We estimate – based on the age distribution of marketplace enrollees – that current enrollees would receive an average tax credit under the American Health Care Act of $2,957 in 2020, or 36% less than under the ACA (see Table 3 and Figure 3). While many people would receive lower tax credits under the Affordable Health Care Act, some would receive more assistance, notably the 19% of current marketplace enrollees who do not qualify for ACA subsidies.

 

 

While ACA tax credits grow as premiums increase over time, the tax credits in the American Health Care Act are indexed to inflation plus 1 percentage point. Based on CBO’s projections of ACA tax credit increases and inflation, the disparity between the average credits under the ACA and the two replacement plans would widen over time. The average tax credit current marketplace enrollees would receive under the American Health Care Act would be 41% lower than under the ACA in 2022 and 44% lower in 2027.

Discussion

Like the ACA itself, the American Health Care Act includes refundable tax credits to help make premiums more affordable for people buying their own insurance. This might seem like an area where a replacement plan could preserve a key element of the ACA. However, the tax credits are, in fact, structured quite differently, with important implications for affordability and which groups may be winners or losers if the ACA is repealed and replaced.

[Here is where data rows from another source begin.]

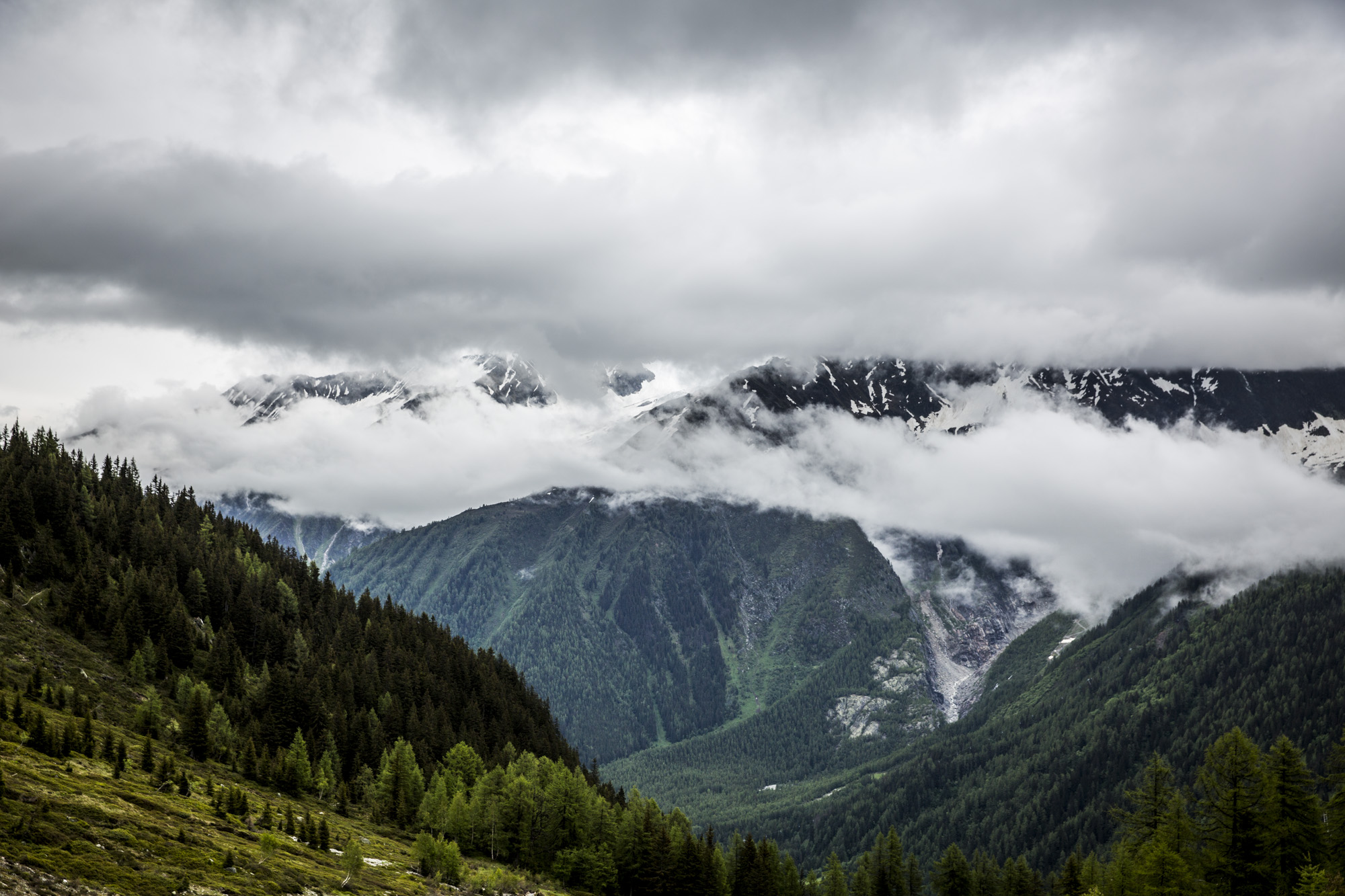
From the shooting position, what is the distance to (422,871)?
102750mm

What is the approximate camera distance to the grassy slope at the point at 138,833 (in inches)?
2418

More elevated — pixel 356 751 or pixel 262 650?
pixel 262 650

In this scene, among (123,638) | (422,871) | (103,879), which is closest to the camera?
(103,879)

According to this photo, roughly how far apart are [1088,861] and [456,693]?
124 m

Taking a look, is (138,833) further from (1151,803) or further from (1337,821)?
(1337,821)

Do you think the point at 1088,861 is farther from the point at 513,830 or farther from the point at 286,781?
the point at 286,781

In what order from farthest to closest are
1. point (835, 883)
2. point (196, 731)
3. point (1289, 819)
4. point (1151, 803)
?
point (835, 883)
point (196, 731)
point (1151, 803)
point (1289, 819)

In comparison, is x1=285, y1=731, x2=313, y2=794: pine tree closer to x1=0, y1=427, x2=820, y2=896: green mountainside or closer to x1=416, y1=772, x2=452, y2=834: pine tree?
x1=0, y1=427, x2=820, y2=896: green mountainside

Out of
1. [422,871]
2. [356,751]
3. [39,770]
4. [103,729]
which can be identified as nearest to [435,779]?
[356,751]

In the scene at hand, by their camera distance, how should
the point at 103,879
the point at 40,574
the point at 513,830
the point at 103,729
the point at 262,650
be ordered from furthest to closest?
1. the point at 262,650
2. the point at 40,574
3. the point at 513,830
4. the point at 103,729
5. the point at 103,879

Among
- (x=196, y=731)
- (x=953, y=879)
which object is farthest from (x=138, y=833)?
(x=953, y=879)

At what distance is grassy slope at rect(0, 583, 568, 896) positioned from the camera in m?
61.4

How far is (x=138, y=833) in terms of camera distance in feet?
232

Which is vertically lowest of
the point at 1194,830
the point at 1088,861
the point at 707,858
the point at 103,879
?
the point at 707,858
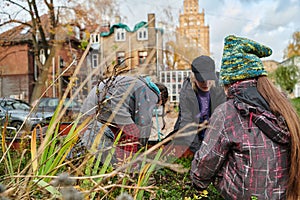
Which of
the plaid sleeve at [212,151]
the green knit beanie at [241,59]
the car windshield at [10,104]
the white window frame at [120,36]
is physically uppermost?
the white window frame at [120,36]

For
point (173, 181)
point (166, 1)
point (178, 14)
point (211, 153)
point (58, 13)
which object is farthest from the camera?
point (58, 13)

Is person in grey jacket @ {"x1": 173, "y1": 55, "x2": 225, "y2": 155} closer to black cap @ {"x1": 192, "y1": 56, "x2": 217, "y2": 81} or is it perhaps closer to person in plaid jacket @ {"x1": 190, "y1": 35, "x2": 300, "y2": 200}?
black cap @ {"x1": 192, "y1": 56, "x2": 217, "y2": 81}

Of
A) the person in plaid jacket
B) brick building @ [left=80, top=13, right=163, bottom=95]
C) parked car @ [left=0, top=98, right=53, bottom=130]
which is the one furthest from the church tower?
the person in plaid jacket

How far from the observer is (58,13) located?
1020 centimetres

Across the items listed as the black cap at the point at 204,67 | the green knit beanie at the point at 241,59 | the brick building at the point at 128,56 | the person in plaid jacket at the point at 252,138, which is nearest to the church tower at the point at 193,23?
the brick building at the point at 128,56

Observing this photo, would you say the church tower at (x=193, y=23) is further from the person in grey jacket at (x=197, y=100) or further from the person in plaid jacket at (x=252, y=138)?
the person in plaid jacket at (x=252, y=138)

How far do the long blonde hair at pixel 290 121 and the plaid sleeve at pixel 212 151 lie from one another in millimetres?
236

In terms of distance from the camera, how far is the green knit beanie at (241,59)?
1.67m

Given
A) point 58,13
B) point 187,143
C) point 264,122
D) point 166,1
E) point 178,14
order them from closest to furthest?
point 264,122 → point 187,143 → point 166,1 → point 178,14 → point 58,13

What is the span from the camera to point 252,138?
1.60 meters

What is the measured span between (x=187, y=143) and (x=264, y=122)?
5.33 ft

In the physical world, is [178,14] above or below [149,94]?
above

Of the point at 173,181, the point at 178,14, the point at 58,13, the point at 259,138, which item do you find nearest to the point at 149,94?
the point at 173,181

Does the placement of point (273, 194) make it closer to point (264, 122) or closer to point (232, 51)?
point (264, 122)
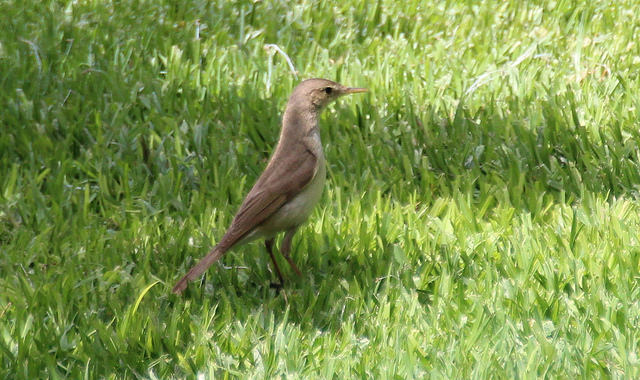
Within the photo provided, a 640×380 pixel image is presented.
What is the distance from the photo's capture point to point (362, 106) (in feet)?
24.5

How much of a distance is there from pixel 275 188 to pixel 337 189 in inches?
41.4

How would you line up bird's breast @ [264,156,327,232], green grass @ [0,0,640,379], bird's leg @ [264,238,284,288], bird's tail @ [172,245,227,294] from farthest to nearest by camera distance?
bird's leg @ [264,238,284,288], bird's breast @ [264,156,327,232], bird's tail @ [172,245,227,294], green grass @ [0,0,640,379]

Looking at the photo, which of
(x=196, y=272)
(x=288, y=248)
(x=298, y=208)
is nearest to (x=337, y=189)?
(x=288, y=248)

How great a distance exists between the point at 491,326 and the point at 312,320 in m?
0.88

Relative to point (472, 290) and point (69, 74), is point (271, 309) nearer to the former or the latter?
point (472, 290)

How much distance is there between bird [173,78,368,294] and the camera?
17.4ft

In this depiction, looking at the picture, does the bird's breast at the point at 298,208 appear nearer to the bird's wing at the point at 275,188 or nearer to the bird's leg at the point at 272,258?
the bird's wing at the point at 275,188

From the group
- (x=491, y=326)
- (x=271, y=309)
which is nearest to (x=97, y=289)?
(x=271, y=309)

For current marketplace enrollees, the American Health Care Act would provide substantially lower tax credits overall than the ACA on average. People who are lower income, older, or live in high premium areas would be particularly disadvantaged under the American Health Care Act. People with incomes over 400% of the poverty level – including those buying individual market insurance outside of the marketplaces – do not get any financial assistance under the ACA but many would receive tax credits under the replacement proposal.

The underlying details of health reform proposals, such as the size and structure of health insurance tax credits, matter crucially in determining who benefits and who is disadvantaged.